Matching centers and edges, ease the stacked quilt blocks onto the white on-grain strip of white fabric.  Repeat until four rows of stacked quilt blocks and three strips of white fabric are sewn together.  I sewed the seam with the quilt blocks to the throat plate of my sewing machine, allowing the motion of the feed dogs to help ease in any extra fabric.

Sew on the first top border, then the bottom.  Then, matching centers and edges, sew on the side borders as you did above, keeping the white strip UP and the quilt block stack to the feed dogs.  Press seams toward quilt blocks.

Attach the print borders next in this order: top, bottom, side, side.  I was exacting on the lengths and matching edges and centers, but I should have given a little more ease to the side borders.  It’s a challenge sometimes, as you don’t want to get the borders too small so that the quilt “bows” with a curved edge, but you also don’t want it so loosey-goosey that it ripples.  Pin and check, is my advice.  Then press the seams toward the print fabric.

Lastly, attach the last white borders in the same order: top, bottom, side, side.  Press toward the second (print) border.

You’re done!

How do I plan to quilt this?  I’m thinking I’d first stabilize those long stacks with either stitching in the ditch white white thread, or a quarter-inch away into the white.  I’d like to outline along the Polaroids to make them pop.  The white sections call out for some sort of overall pattern, like this pattern from Leah Day of Free-Motion Quilting, Bow-tie Parade:

Go and visit Leah’s site for lots of ideas and a stimulating blog.  I love reading her posts.  I do plan to bind this with more of that print shown in my border.

Now!

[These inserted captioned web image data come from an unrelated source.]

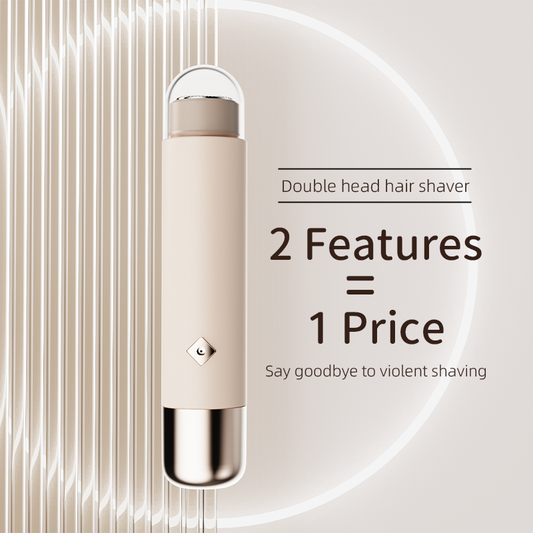 NeoSkin™ Dual-Head Hair Shaver – Smooth, Fast & Skin-Friendly Grooming Tool-NS1618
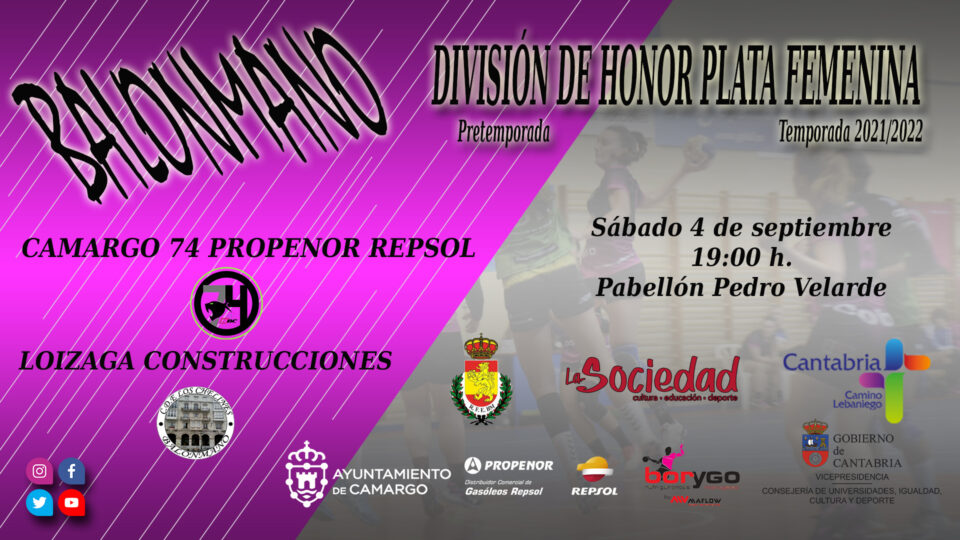 CAMARGO 74 PROPENOR REPSOL – LOIZAGA CONSTRUCCIONES CASTRO URDIALES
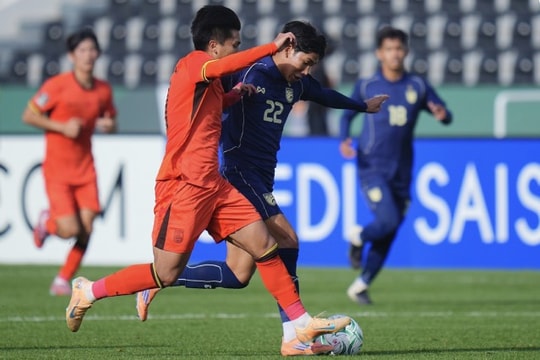 U23 Thái Lan bị loại sớm tại U23 châu Á: Khi người Thái thừa nhận bị Việt Nam bỏ xa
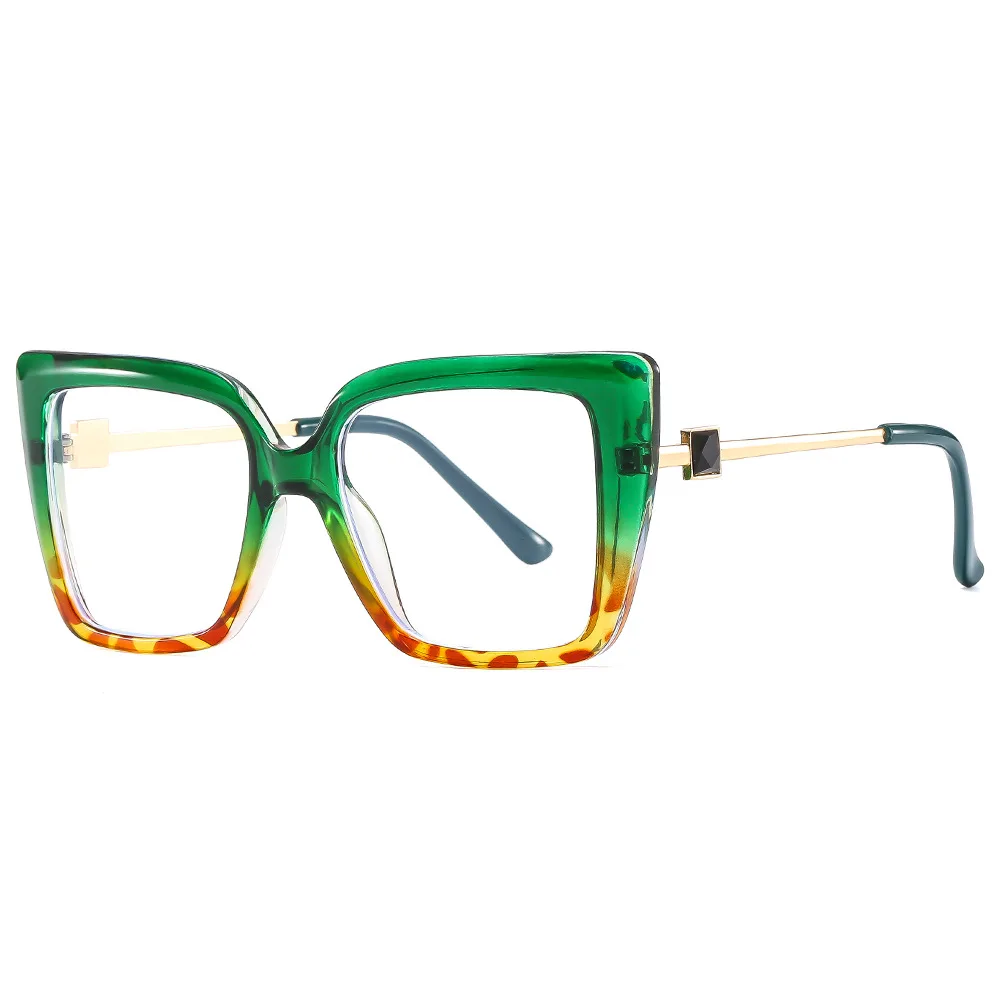 4291 Oversized Square Blue Light Blocking Glasses Non-prescription Clear Lens Eyeglasses For Women Cat Eye Fashion Eyewear
4291 Oversized Square Blue Light Blocking Glasses Non-prescription Clear Lens Eyeglasses For Women Cat Eye Fashion Eyewear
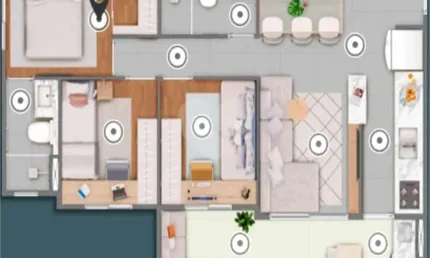 Apartamento com 3 quartos à venda em Chácara Seis De Outubro - SP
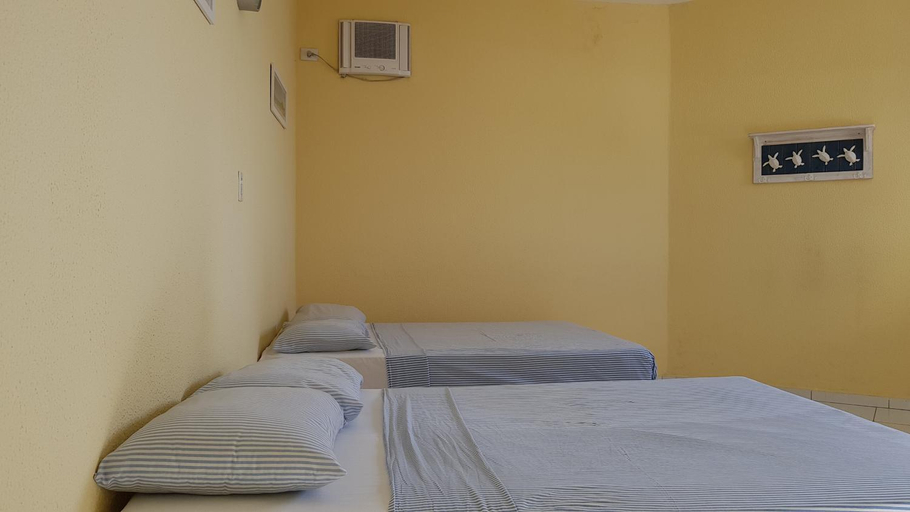 Bedroom 3, Hotel Maranduba, Ubatuba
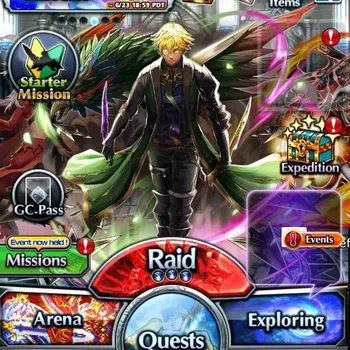 Grand Summoners Mid-Game Global | Rank 44 | 1.277 Crystal | 5 Ascend | Shir image 1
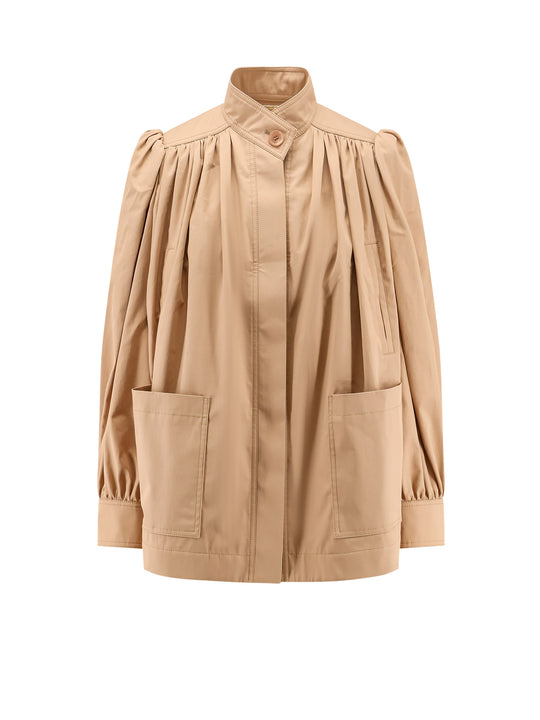 Cotton Gabardine Jacket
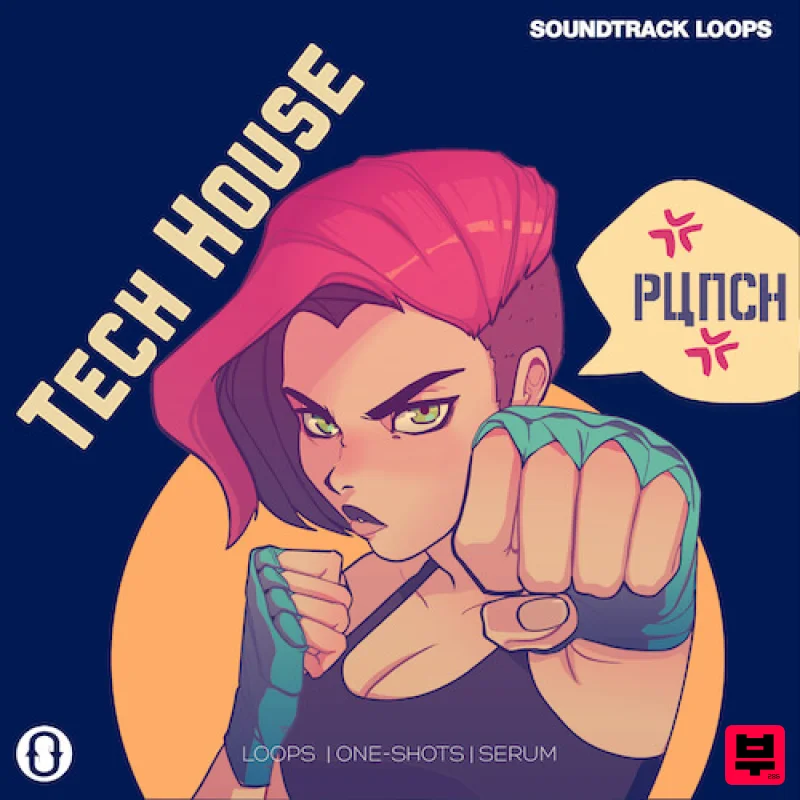Soundtrack Loops Tech House Punch – Loops & Serum Presets. - House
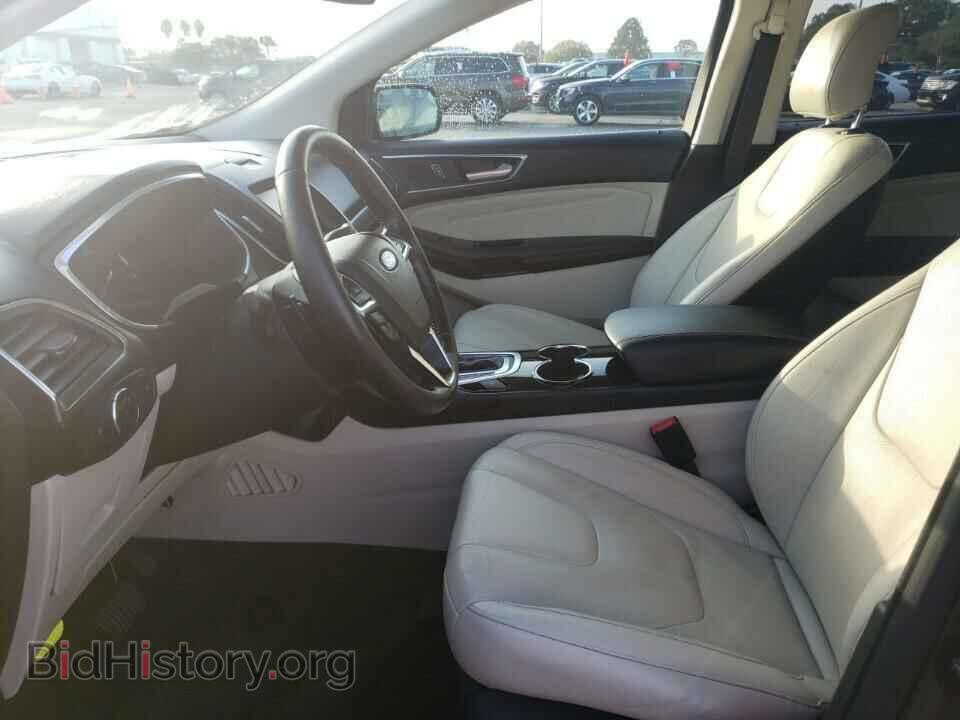 2015 Ford Edge - VIN: 2FMTK3K97FBB32180 - Фото 3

Leave a message if you are interested in scooping up some of my Polaroid blocks, and mention what you’ll do with them–have you started your collection?  Do you have a few and want more?  Do you have plans for them?  And for fun, tell me about your favorite vacation photo, since this quilt is, after all, a tribute to vacation photos everywhere.

Mine favorite vacation photo is from when Dave and I were newly married (under a year) and we took all the kids to Zion National Park.  We are standing there in the middle of red rock country in our slightly dirty T-shirts, a group of 2 adults and 4 children who were on their way to becoming a family. Now let me hear about yours.

 

UPDATE:  Congrats to the winners of the Polaroid Blocks: Mary, Cindy and Marilyn.  I’ll look forward to seeing what they do with their blocks, so send those photos over to my email when that future finish day arrives.